- _TASK PROMPT_: Lay out the lines of the records as a numbered list, starting at the line that contains "At what distance from point" and ending with the last line of the records, and leave out any blank lines.

[Dataset records]
#####
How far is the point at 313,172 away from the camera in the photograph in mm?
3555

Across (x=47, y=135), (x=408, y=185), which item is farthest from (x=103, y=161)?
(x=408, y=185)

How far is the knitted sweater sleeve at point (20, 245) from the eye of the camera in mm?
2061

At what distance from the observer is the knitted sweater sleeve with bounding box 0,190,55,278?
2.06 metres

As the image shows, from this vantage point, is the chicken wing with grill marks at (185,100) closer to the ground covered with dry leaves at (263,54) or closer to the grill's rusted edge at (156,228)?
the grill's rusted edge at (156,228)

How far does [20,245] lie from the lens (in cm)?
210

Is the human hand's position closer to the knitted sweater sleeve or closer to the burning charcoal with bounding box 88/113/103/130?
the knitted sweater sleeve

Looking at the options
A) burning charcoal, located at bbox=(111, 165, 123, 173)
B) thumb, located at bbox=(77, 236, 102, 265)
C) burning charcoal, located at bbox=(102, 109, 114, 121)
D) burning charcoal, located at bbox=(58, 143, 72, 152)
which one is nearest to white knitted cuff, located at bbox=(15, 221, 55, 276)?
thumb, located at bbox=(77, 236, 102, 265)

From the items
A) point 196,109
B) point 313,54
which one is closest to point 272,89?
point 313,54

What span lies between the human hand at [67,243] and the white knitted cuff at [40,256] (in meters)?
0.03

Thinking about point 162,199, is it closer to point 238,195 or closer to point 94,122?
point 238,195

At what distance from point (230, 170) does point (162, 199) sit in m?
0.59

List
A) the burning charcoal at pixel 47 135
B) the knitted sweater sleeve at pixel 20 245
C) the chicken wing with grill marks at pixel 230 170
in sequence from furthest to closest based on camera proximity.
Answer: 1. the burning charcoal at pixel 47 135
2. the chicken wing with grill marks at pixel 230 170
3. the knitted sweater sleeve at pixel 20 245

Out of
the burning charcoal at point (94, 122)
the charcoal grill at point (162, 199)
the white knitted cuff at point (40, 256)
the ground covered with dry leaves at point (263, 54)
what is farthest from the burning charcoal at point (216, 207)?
#####
- _SOLUTION TO THE PROBLEM_:
1. At what distance from point (230, 170) does point (162, 199) sit in m?
2. 0.59
3. List
4. A) the burning charcoal at pixel 47 135
5. B) the knitted sweater sleeve at pixel 20 245
6. C) the chicken wing with grill marks at pixel 230 170
7. in sequence from furthest to closest based on camera proximity.
8. Answer: 1. the burning charcoal at pixel 47 135
9. 2. the chicken wing with grill marks at pixel 230 170
10. 3. the knitted sweater sleeve at pixel 20 245
11. Out of
12. the burning charcoal at point (94, 122)
13. the charcoal grill at point (162, 199)
14. the white knitted cuff at point (40, 256)
15. the ground covered with dry leaves at point (263, 54)
16. what is farthest from the burning charcoal at point (216, 207)?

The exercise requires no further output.